# [Vorliegender Auszug]
Sprachkunst, die Tieren eine Stimme gibt

Achtung, dieser Post ist bereits aus dem Jahr 2017. Einige Informationen könnten veraltet sein.
Wir lieben Tiere. Und das tut auch eine ganze Reihe von Künstlerinnen und Künstlern, die – die Welt beobachtend – in die Haut von Tieren schlüpfen und versuchen, die Welt aus deren Augen zu betrachten. Am heutigen Welttag der Poesie ziehen wir den Hut vor jenen Autoren, die mit ihrer Sprachkunst den Tieren eine Stimme geben. Die UNESCO hat den 21. März als Welttag der Poesie ausgerufen, er wird seit dem Jahr 2000 begangen. In diesem Jahr stellt euch das animal.fair-Team zu diesem Anlass einige Tiergedichte vor – oder ruft sie wieder in Erinnerung…
panther

(Foto: © By Rute Martins of Leoa’s Photography, www.leoa.co.za, CC BY-SA 3.0)

Der Panther

Sein Blick ist vom Vorübergehn der Stäbe
so müd geworden, dass er nichts mehr hält.
Ihm ist, als ob es tausend Stäbe gäbe
und hinter tausend Stäben keine Welt.

Der weiche Gang geschmeidig starker Schritte,
der sich im allerkleinsten Kreise dreht,
ist wie ein Tanz von Kraft um eine Mitte,
in der betäubt ein großer Wille steht.

Nur manchmal schiebt der Vorhang der Pupille
sich lautlos auf -. Dann geht ein Bild hinein,
geht durch der Glieder angespannte Stille –
und hört im Herzen auf zu sein.

# [Inhalt der Liste]
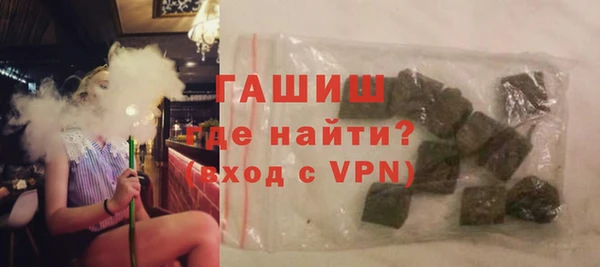 ALPHA PVP Балахна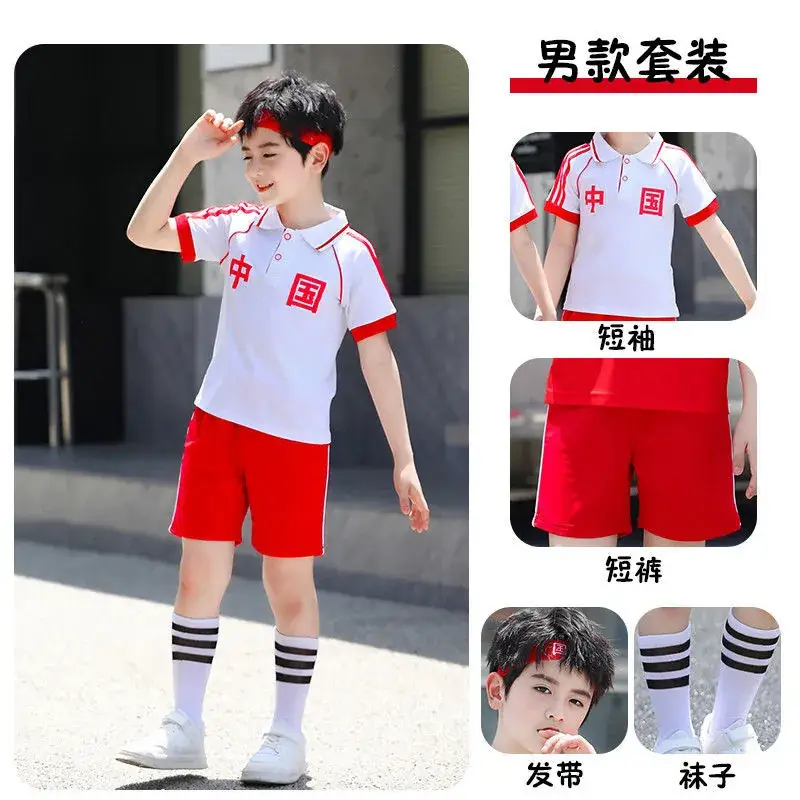 Children's Red Cotton Sports Suit Summer School Uniform - Image 9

# [Aufgaben]
1. Seit welchem Jahr wird laut dem Beitrag zum Welttag der Poesie dieser Tag begangen?
2. Bitte schreibe den Beitrag zum Welttag der Poesie im Anschluss an seinen letzten Vers weiter.

# [Antworten]
1. Seit dem Jahr 2000.

2.
– Rainer Maria Rilke

maus

(Foto: © Michael Becker, CC-BY-SA-3.0)

Huldigung allen Fliegen, Spinnen, Fischen, Mäusen und Hunden

Warte auf Regen
dann kaufe

einen Fliegenfänger
einen Besen
eine Angel
eine Mausefalle
und ein Halsband

Auf dem Heimweg rede kein unnötiges Wort

Zu Hause zünde drei Kerzen an
alle verschieden groß
lege davor einen Gedichtband
ein Buch über den Kosmos
und ein Buch mit philosophischen Abhandlungen
Dann

zertrete den Fliegenfänger
zerbreche den Besen
zerreiße die Angel
zerschlage die Falle
zerschneide das Halsband

und verbrenne alles
oder wirf es in die Mülltonne

– Jiří Kolář

kuh

(Foto: Pixabay, DomenicBlair)

Kuh beim Fressen

Sie wiegt die breite Brust an holziger Krippe
Und frisst. Seht, sie zermalmt ein Hämchen jetzt!
Es schaut noch eine zeitlang spitz aus ihrer Lippe
Sie malmt es sorgsam, dass sie’s nicht zerfetzt.

Ihr Leib ist dick, ihr trauriges Aug bejahrt.
Gewöhnt des Bösen zaudert sie beim Kauen
Seit Jahren mit emporgezogenen Brauen.
Die wunderts nicht, wenn ihr dazwischenfahrt.

Und während sie sich noch mit Heu versieht
Entzieht ihr einer Milch, sie duldet’s stumm
Dass seine Hand an ihrem Euter reißt.

Sie kennt die Hand, sie schaut nicht einmal um
Sie will nicht wissen, was mit ihr geschieht
Und nützt die Abendstimmung aus und scheißt.

– Bertold Brecht

fuchs

(Foto: publicdomainpictures.net, Linnaea Mallette)

Die Füchsin

Weil der Schnee tief ist
und fleckenlos das weiße Fallen durch weiße Luft

Weil sie ein wenig hinkt – blutet
wo sie sie trafen

Weil Jäger Flinten haben
und Hunde Henkerbeine

Weil ich sie gerne in meine Arme nehmen möchte
und ihre Wunden pflegen

Weil sie sich nicht erlauben kann zu sterben
und die Jungen umzubringen in ihrem Bauch

Weiß ich nicht was ich sagen soll wenn ein Soldat stirbt
weil es im Tod keine Maßstäbe gibt.

– Kenneth Patchen

muecke

(Foto: flickr.com, Ton Rulkens)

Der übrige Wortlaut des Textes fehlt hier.